▶ [INPUT RECORDS]

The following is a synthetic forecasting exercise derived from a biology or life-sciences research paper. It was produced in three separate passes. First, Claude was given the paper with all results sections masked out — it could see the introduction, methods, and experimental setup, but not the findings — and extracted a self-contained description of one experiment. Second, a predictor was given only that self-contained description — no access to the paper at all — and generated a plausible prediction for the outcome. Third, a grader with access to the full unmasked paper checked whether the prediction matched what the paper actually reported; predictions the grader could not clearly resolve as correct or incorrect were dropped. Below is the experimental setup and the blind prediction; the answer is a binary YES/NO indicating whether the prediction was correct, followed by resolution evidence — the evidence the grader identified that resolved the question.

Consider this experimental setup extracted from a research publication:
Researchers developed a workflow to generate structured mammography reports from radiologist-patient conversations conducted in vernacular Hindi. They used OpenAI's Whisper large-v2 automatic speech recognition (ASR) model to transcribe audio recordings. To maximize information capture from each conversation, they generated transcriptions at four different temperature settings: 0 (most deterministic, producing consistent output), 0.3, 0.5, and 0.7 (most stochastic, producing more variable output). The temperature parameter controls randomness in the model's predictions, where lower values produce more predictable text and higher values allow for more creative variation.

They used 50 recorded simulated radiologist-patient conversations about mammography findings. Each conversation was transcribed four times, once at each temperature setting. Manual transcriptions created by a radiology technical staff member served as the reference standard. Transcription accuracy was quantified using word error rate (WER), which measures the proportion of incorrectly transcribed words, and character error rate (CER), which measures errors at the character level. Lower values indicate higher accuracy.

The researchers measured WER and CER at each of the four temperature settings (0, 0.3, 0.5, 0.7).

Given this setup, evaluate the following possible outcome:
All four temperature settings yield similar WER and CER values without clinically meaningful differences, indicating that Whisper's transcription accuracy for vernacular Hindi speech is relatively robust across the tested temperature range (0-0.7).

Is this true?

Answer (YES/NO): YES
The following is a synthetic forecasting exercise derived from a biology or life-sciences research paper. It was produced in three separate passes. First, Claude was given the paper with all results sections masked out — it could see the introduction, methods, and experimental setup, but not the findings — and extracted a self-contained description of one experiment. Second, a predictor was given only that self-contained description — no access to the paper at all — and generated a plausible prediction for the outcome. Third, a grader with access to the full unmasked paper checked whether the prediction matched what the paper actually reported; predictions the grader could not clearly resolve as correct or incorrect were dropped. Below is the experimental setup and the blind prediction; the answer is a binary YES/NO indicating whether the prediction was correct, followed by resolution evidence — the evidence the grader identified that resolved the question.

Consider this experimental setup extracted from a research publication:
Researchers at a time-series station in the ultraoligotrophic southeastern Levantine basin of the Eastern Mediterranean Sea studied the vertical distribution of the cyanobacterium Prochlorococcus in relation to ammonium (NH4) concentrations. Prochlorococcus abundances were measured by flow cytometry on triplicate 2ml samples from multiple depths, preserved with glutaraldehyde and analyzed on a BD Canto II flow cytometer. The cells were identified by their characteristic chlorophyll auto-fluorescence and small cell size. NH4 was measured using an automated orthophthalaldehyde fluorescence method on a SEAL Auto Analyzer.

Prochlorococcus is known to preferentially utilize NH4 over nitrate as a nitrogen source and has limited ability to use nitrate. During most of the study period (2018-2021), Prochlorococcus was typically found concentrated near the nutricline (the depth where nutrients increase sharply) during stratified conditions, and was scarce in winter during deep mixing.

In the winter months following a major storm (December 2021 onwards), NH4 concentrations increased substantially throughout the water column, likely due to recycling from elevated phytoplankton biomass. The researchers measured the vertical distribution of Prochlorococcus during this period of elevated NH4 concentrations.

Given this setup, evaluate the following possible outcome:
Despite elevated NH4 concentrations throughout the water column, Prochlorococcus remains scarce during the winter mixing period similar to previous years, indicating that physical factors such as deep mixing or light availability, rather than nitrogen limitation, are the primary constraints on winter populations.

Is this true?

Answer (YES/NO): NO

▶ [EXERCISE OBJECTIVE]
Give back the material above in full, exactly as it reads.

▶ [EXERCISE RESULT]
The following is a synthetic forecasting exercise derived from a biology or life-sciences research paper. It was produced in three separate passes. First, Claude was given the paper with all results sections masked out — it could see the introduction, methods, and experimental setup, but not the findings — and extracted a self-contained description of one experiment. Second, a predictor was given only that self-contained description — no access to the paper at all — and generated a plausible prediction for the outcome. Third, a grader with access to the full unmasked paper checked whether the prediction matched what the paper actually reported; predictions the grader could not clearly resolve as correct or incorrect were dropped. Below is the experimental setup and the blind prediction; the answer is a binary YES/NO indicating whether the prediction was correct, followed by resolution evidence — the evidence the grader identified that resolved the question.

Consider this experimental setup extracted from a research publication:
Researchers developed a workflow to generate structured mammography reports from radiologist-patient conversations conducted in vernacular Hindi. They used OpenAI's Whisper large-v2 automatic speech recognition (ASR) model to transcribe audio recordings. To maximize information capture from each conversation, they generated transcriptions at four different temperature settings: 0 (most deterministic, producing consistent output), 0.3, 0.5, and 0.7 (most stochastic, producing more variable output). The temperature parameter controls randomness in the model's predictions, where lower values produce more predictable text and higher values allow for more creative variation.

They used 50 recorded simulated radiologist-patient conversations about mammography findings. Each conversation was transcribed four times, once at each temperature setting. Manual transcriptions created by a radiology technical staff member served as the reference standard. Transcription accuracy was quantified using word error rate (WER), which measures the proportion of incorrectly transcribed words, and character error rate (CER), which measures errors at the character level. Lower values indicate higher accuracy.

The researchers measured WER and CER at each of the four temperature settings (0, 0.3, 0.5, 0.7).

Given this setup, evaluate the following possible outcome:
All four temperature settings yield similar WER and CER values without clinically meaningful differences, indicating that Whisper's transcription accuracy for vernacular Hindi speech is relatively robust across the tested temperature range (0-0.7).

Is this true?

Answer (YES/NO): YES
The following is a synthetic forecasting exercise derived from a biology or life-sciences research paper. It was produced in three separate passes. First, Claude was given the paper with all results sections masked out — it could see the introduction, methods, and experimental setup, but not the findings — and extracted a self-contained description of one experiment. Second, a predictor was given only that self-contained description — no access to the paper at all — and generated a plausible prediction for the outcome. Third, a grader with access to the full unmasked paper checked whether the prediction matched what the paper actually reported; predictions the grader could not clearly resolve as correct or incorrect were dropped. Below is the experimental setup and the blind prediction; the answer is a binary YES/NO indicating whether the prediction was correct, followed by resolution evidence — the evidence the grader identified that resolved the question.

Consider this experimental setup extracted from a research publication:
Researchers at a time-series station in the ultraoligotrophic southeastern Levantine basin of the Eastern Mediterranean Sea studied the vertical distribution of the cyanobacterium Prochlorococcus in relation to ammonium (NH4) concentrations. Prochlorococcus abundances were measured by flow cytometry on triplicate 2ml samples from multiple depths, preserved with glutaraldehyde and analyzed on a BD Canto II flow cytometer. The cells were identified by their characteristic chlorophyll auto-fluorescence and small cell size. NH4 was measured using an automated orthophthalaldehyde fluorescence method on a SEAL Auto Analyzer.

Prochlorococcus is known to preferentially utilize NH4 over nitrate as a nitrogen source and has limited ability to use nitrate. During most of the study period (2018-2021), Prochlorococcus was typically found concentrated near the nutricline (the depth where nutrients increase sharply) during stratified conditions, and was scarce in winter during deep mixing.

In the winter months following a major storm (December 2021 onwards), NH4 concentrations increased substantially throughout the water column, likely due to recycling from elevated phytoplankton biomass. The researchers measured the vertical distribution of Prochlorococcus during this period of elevated NH4 concentrations.

Given this setup, evaluate the following possible outcome:
Despite elevated NH4 concentrations throughout the water column, Prochlorococcus remains scarce during the winter mixing period similar to previous years, indicating that physical factors such as deep mixing or light availability, rather than nitrogen limitation, are the primary constraints on winter populations.

Is this true?

Answer (YES/NO): NO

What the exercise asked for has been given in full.